— Given data —
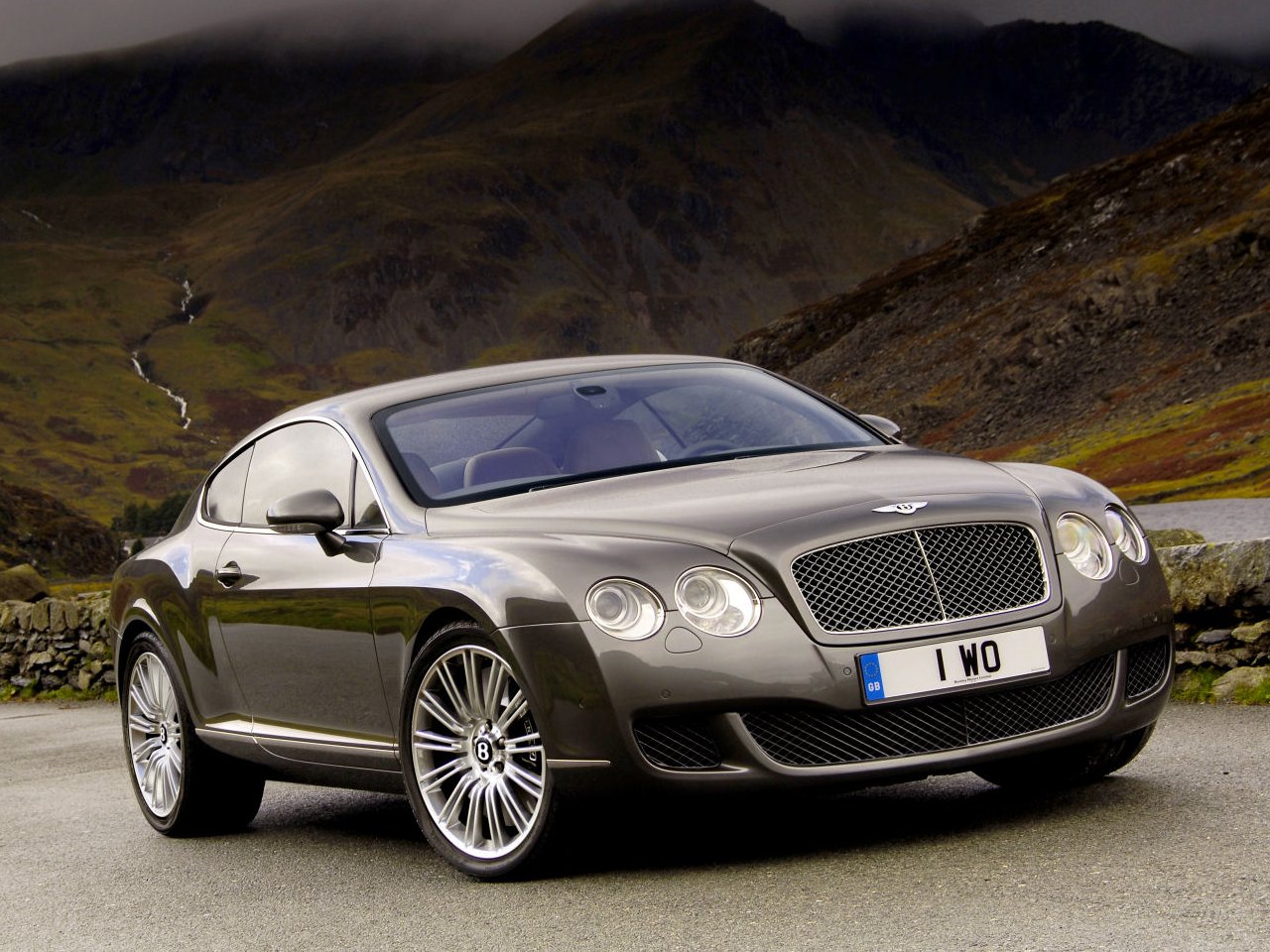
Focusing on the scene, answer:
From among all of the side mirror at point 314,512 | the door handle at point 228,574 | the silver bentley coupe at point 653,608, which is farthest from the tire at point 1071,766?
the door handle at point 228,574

* * *

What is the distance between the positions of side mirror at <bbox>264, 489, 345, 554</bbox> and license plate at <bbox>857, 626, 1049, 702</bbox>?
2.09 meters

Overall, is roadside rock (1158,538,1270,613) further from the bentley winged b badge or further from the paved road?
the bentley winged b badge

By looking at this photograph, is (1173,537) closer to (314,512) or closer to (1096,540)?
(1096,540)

— Exercise description —
Please pick out every line of the entries above that contains the word "bentley", and copy each of those lines.

— Solution for this task —
From among all of the side mirror at point 314,512 | the door handle at point 228,574 | the silver bentley coupe at point 653,608, which is farthest from the tire at point 1071,766?
Overall, is roadside rock (1158,538,1270,613) further from the bentley winged b badge or further from the paved road?
the bentley winged b badge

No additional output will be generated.